Information:
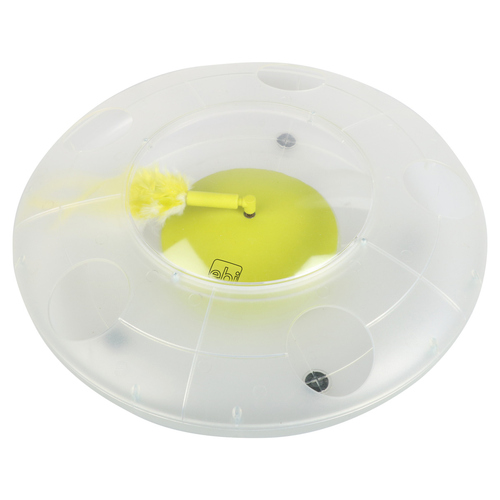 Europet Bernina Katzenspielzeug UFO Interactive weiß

* * *

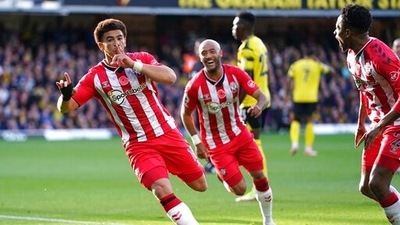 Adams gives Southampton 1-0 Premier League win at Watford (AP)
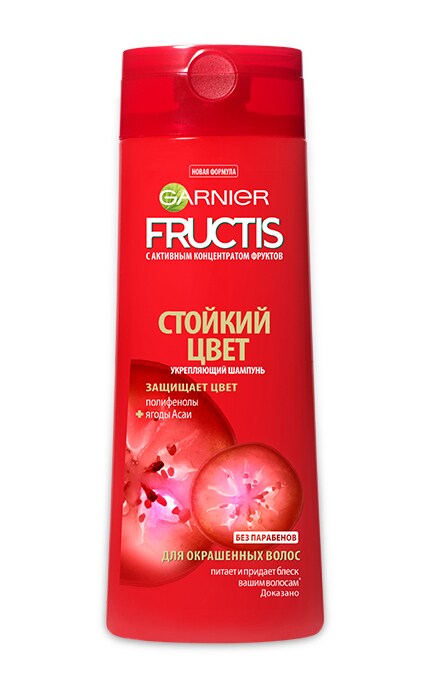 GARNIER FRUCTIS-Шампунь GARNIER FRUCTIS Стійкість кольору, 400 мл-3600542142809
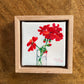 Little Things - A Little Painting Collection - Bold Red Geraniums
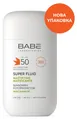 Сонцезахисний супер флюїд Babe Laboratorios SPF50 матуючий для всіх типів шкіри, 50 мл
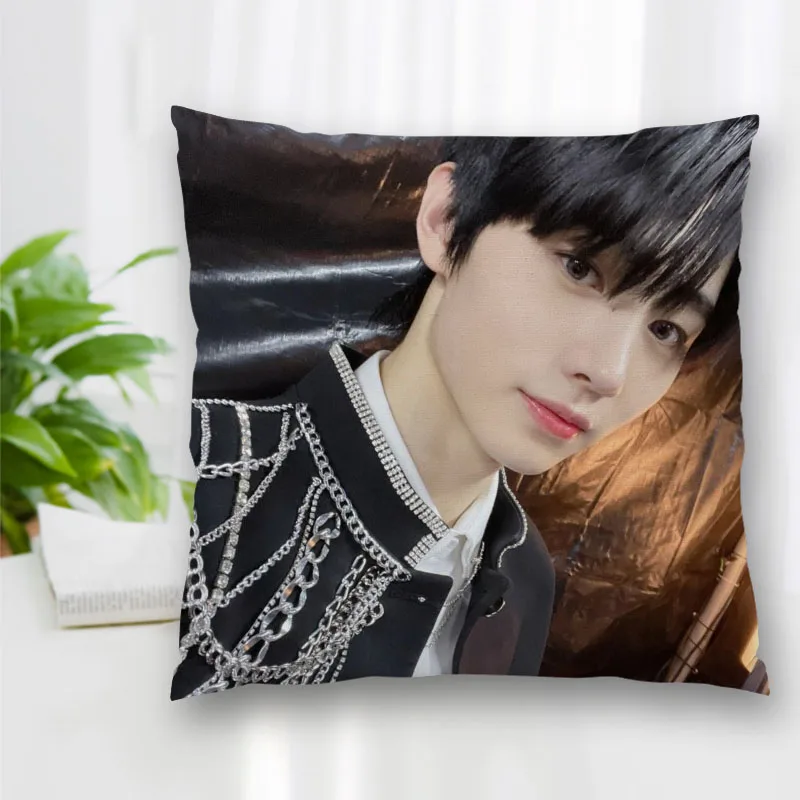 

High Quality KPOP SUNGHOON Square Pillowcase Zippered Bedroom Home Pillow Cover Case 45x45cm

Exercise: Return each line of the records that contains the word "Pillowcase", matching case exactly.

Finished exercise:
High Quality KPOP SUNGHOON Square Pillowcase Zippered Bedroom Home Pillow Cover Case 45x45cm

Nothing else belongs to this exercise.